—¡Lista! ¡Vamos! Joesai descendió y se afirmó.
—¡Listo! ¡Vamos! —le respondió. Cuando llegaron a un reborde sobre el primer contrafuerte importante, Oelita volvió a sentirse invadida por el terror y debió luchar contra él para poder continuar.
—En la Prueba Cuatro tendrás que volver a
subir.
—Joesai emitió su sonora carcajada mientras compartían el reborde construido para una persona y media.
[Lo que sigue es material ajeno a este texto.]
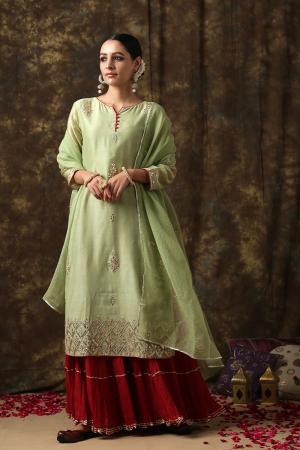 green and red Samyukta sawar suit
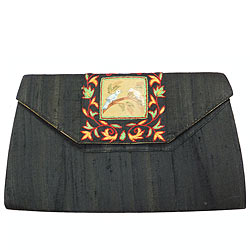 Fascinating Black Coloured Spice Art Purse for Pretty Women
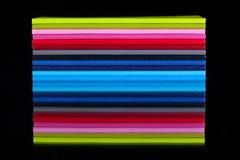 Doce diversos diarios del color en una tabla de cristal negra Fotografía de archivo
—¿Por qué no me empujas y terminas con esto? —replicó Oelita enfurecida.
—Bésame o lo haré yo.
Ella estaba aferrada a él, pero no por amor.
—Tenemos que continuar —dijo Joesai.
—No puedo.
Él esperó con paciencia, más tiempo del que deseaba aguardar.
—Ya has mostrado tener al menos la mitad del coraje necesario para llegar hasta abajo.
—Si esto es una Prueba de un Rito Mortal, no deberías ayudarme.
—No lo hago. No te estoy llevando sobre mi espalda, ¿verdad?
Llegaron al techo. Cuando recibió la señal de que todo estaba tranquilo, Joesai bajó las cuerdas y el arnés y se las dio a un lacayo que estaba estratégicamente situado. Entonces saltaron. Abajo les aguardaba una pequeña muchedumbre con un par de túnicas, y confundidos entre la gente se introdujeron en la aldea. Joesai indicó una taberna en una calle lateral.
—¡Allí! ¡Tengo sed después de tanto ejercicio!
—No —protestó Oelita mientras le tironeaba de la túnica. No quería correr riesgos.
—¿Realmente crees que esos cobardes Stgal vendrán por ti ahora?
—¡Iban a asesinarme!
—Jamás. Sólo trabajaban en una resolución que te otorgaría un permiso especial para contribuir al Gran Vertedero de Cromosomas con tus famosos genes Ainokie. —Joesai se echó a reír, la tomó en brazos y la llevó a la taberna. Continuó la conversación en su oído—. Y tú los frustraste blandiendo tu kalothi mientras ellos continuaban con su tedioso debate. ¡Esta noche la cabeza les saldrá por el trasero!
Joesai la depositó en el suelo mientras sus compañeros subían la escalera tras ellos. Entonces hizo una reverencia ante los sorprendidos parroquianos.
—¡Os presento a la Dulce Hereje! —Cogió sus brazos bruscamente, les arrancó las mangas y los levantó por las muñecas mostrando que éstas no lucían ningún corte. Aquél era el gesto universal del elevado kalothi. El tabernero comenzó a llorar. Tanto los que bebían como los que jugaban lanzaron vítores y alzaron sus jarras. Un anciano cayó al suelo de rodillas. Joesai pidió una ronda de aguamiel para todos, cortesía de las arcas de Aesoe.
Oelita estaba sentada ante una mesa, bebiendo su aguamiel, cuando Joesai se acercó a ella con unas ramas de trigo sazonado.
—No te comprendo —dijo Oelita—. No comprendo tu ética. No comprendo tus creencias, ni siquiera tus lealtades. ¿Por qué haces lo que haces? ¿No podríamos abandonar tu pequeño juego e iniciar algo simple? ¿Algo como una partida de ajedrez, quizás?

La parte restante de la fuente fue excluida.